Clint snorted. "So you're telling me I was better off today because I'm weak? Yeah, this is really making me feel better, Nat."
She rolled her eyes at him. "You know what I mean – you're not weak. He tried to manipulate you into accepting failure and instead you won."
"New York – "
"No one blames you. We all saw what Loki could do – what he did. He chose to possess you – that doesn't… It could have happened to any of us. I don't know how to make you see…" She paused, eyes searching his. "No one blames you but you."
She let that sink in before she went on, her tone quiet but firm.
"You keep up with them," she said. "You don't have Tony's brain or Thor's strength and you still fight the same battles they do. You see things they don't – whether it's because of your vantage point or your training, or your eyesight, you and your arrows save us time and time again, often without us even knowing it. You shoot backwards, for God's sake."
He couldn't help smiling a little.
There was something in her tone, something in the way she spoke that made him believe her. She wasn't just saying this to soothe his ego or merely as a friend giving compliments. He remembered how earnest Steve had been when he'd been trying to talk over Plax's taunts.
"We can't be everywhere at once – when you're up on a rooftop calling things out, you are. I owe you my life, on more than one occasion."
"You have no idea how valuable you really are," said Natasha. "We need you." A beat, then she added softly, "I need you."
Those eyes of hers captured his gaze, and Clint reached out for her. Though their beds were too far away for them to hold hands, she met his fingertips with her own.

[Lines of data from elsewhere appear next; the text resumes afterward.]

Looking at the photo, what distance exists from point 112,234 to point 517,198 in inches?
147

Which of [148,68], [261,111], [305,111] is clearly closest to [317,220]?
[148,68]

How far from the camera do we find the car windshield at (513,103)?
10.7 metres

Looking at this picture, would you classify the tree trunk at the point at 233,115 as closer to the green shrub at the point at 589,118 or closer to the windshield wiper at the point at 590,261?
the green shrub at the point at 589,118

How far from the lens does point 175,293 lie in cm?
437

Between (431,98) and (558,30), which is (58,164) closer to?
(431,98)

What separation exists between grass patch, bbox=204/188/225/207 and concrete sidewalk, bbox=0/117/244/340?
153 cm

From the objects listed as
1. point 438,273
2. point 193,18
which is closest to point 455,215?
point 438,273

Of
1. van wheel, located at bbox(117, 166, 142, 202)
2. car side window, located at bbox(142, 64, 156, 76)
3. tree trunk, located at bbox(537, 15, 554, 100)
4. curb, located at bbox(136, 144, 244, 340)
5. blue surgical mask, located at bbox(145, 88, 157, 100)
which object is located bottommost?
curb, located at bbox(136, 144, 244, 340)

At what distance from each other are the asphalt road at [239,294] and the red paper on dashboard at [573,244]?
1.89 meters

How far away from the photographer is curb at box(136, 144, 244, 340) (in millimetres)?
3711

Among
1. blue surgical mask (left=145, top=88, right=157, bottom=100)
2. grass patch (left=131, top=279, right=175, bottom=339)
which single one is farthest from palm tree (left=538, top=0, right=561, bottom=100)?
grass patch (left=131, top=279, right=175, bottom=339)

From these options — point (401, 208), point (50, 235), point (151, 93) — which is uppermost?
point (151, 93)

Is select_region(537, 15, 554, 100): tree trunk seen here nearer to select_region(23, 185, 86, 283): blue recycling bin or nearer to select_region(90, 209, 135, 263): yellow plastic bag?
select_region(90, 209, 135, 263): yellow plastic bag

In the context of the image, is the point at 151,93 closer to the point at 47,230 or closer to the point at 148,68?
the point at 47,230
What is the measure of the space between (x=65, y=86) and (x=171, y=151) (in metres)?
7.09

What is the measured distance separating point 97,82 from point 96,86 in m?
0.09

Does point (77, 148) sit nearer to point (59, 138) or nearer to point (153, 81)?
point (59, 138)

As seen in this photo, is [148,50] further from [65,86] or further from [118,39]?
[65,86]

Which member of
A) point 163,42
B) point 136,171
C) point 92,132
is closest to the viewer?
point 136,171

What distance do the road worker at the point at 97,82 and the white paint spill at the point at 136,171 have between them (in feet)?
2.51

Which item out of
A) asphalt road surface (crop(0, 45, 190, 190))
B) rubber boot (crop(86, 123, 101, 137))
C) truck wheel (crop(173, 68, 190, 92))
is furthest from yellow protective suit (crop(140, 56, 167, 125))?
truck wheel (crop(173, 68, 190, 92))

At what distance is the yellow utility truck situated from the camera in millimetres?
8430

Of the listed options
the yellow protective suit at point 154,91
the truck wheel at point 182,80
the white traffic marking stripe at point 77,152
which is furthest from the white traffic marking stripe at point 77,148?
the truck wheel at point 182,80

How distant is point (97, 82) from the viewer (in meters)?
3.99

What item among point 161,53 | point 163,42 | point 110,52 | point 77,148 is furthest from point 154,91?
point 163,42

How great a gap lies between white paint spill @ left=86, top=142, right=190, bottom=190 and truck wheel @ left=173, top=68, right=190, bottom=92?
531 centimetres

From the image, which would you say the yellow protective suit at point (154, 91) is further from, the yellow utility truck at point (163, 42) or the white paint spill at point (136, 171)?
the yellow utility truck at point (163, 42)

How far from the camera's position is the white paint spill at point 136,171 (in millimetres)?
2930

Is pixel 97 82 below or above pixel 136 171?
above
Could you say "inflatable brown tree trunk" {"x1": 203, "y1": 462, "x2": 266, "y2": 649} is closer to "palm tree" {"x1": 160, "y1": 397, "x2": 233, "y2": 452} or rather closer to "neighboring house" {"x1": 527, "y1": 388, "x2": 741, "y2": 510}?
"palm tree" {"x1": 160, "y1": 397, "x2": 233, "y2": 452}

"You never give up. You… never give up." She blinked, her eyes suddenly shining, and he couldn't help the jolt of surprise – Natasha didn't cry (it must've been the morphine again, he assumed).
She cleared her throat and brought her hand back to rest under her head, her previous gentleness and openness disappearing rapidly, getting buried back down where she kept it.
Natasha grumbled, "And Barton, if you ever talk about being unworthy again, I'll kick your ass. And you know I can."
Clint laughed. That was more like it.